#### TAREFA PROPOSTA 1:
Diga se cada afirmação abaixo está de acordo com a reportagem sobre a anistia, respondendo sim ou não e citando entre aspas as palavras da reportagem que decidem: (a) a reportagem é a quarta de uma série do Portal WSCOM; (b) a Lei da Anistia tratada na reportagem é de 1985; (c) para a reportagem, houve conversas com historiadores e analistas.
#### TAREFA PROPOSTA 2:
Prossiga com a reportagem sobre a anistia a partir da última frase mostrada.

#### TRECHO DO TEXTO:
-------------------------

Política

Como as anistias da Ditadura Militar ensina sobre as atuais


03/06/2025

Ato pela anistia na Praça da Sé, em São Paulo (foto: Ennco Beanns/Arquivo Público do Estado de São Paulo) Fonte: Agência Senado

Paulo Nascimento

Do Império até os tempos atuais, a anistia é um recurso jurídico que vem tendo uso político por governantes para garantir a estabilidade nacional e suprimir movimentos políticos contrários. O Portal WSCOM vem produzindo uma série de reportagens sobre a anistia ao longo da história do Brasil e as várias formas em que o recurso jurídico foi usado. Esta é a quarta reportagem desta série e recorda a anistia garantida ao fim da Ditadura Militar. Em conversas com historiadores e analistas, nossa reportagem refletiu sobre o momento político culminando na Lei da Anistia de 1979 e os seus frutos. 

Há quarenta e seis anos o Congresso discutiu novas propostas para conceder o perdão para os militares acusados de tortura na Ditadura Militar. Uma estratégia que já foi esclarecida ao longo dessa série de matérias sobre como as anistias se tornaram uma ferramenta importante para a paz prevalecer na nação.

-------------------------

#### LISTA DE ITENS:
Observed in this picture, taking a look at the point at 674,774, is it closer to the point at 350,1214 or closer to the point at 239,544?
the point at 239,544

-------------------------

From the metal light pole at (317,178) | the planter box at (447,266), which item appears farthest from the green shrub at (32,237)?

-------------------------

#### RESPOSTA CERTA 1:
(a) Sim: "Esta é a quarta reportagem desta série".
(b) Não: "a Lei da Anistia de 1979".
(c) Sim: "Em conversas com historiadores e analistas".

#### RESPOSTA CERTA 2:
No Congresso Nacional estão sendo discutidos projetos de Lei, como exemplo o PL 2.706/2024, cujo tem o propósito de anistiar todos os investigados de invadir as sedes dos Três Poderes em Brasília. Os apoiadores dessas pautas, muitos desses eleitores do ex-presidente Jair Bolsonaro, argumentam que muitos dos presos eram manifestantes pacíficos e estavam usando a liberdade da democracia para manifestar as suas vontades sobre as eleições de 2022. Entre esses defensores estão senadores como Hamilton Mourão (Republicanos-RS), Marcio Bittar (União Brasil-AC) e Rosana Martinelli (PL-MT).

“É inadmissível comparar manifestações com a tentativa de subversão da ordem democrática e destruição dos poderes da República”, argumenta o senador Humberto Costa (PT-PE). Já Otto Alencar (PSD-BA) ressalta: “Aqueles que invadiram os prédios públicos não estavam protestando, estavam tentando impor, pela força, a vontade de uma minoria sobre as instituições legitimamente constituídas.” 

Uma pesquisa do Instituto Datafolha realizada em abril deste ano mostrou que 62% da população brasileira é contrária à anistia para os participantes do 8 de janeiro.

Um reflexo do passado?

A reflexão deste assunto, veio o debate de comparação com as anistias dada pelo então presidente militar João Figueiredo na redemocratização da história do Brasil. Na época as anistias foram concedidas por pressões crescentes da sociedade civil lideradas pelo Comitê Brasileiro pela Anistia (CBA),  em meio ao processo de “abertura lenta, gradual e segura” iniciado por Ernesto Geisel. Com isso, foram liberados vários políticos e permitiu o retorno deles na política, como também concedeu o perdão para os agentes do Estado responsáveis pelas torturas.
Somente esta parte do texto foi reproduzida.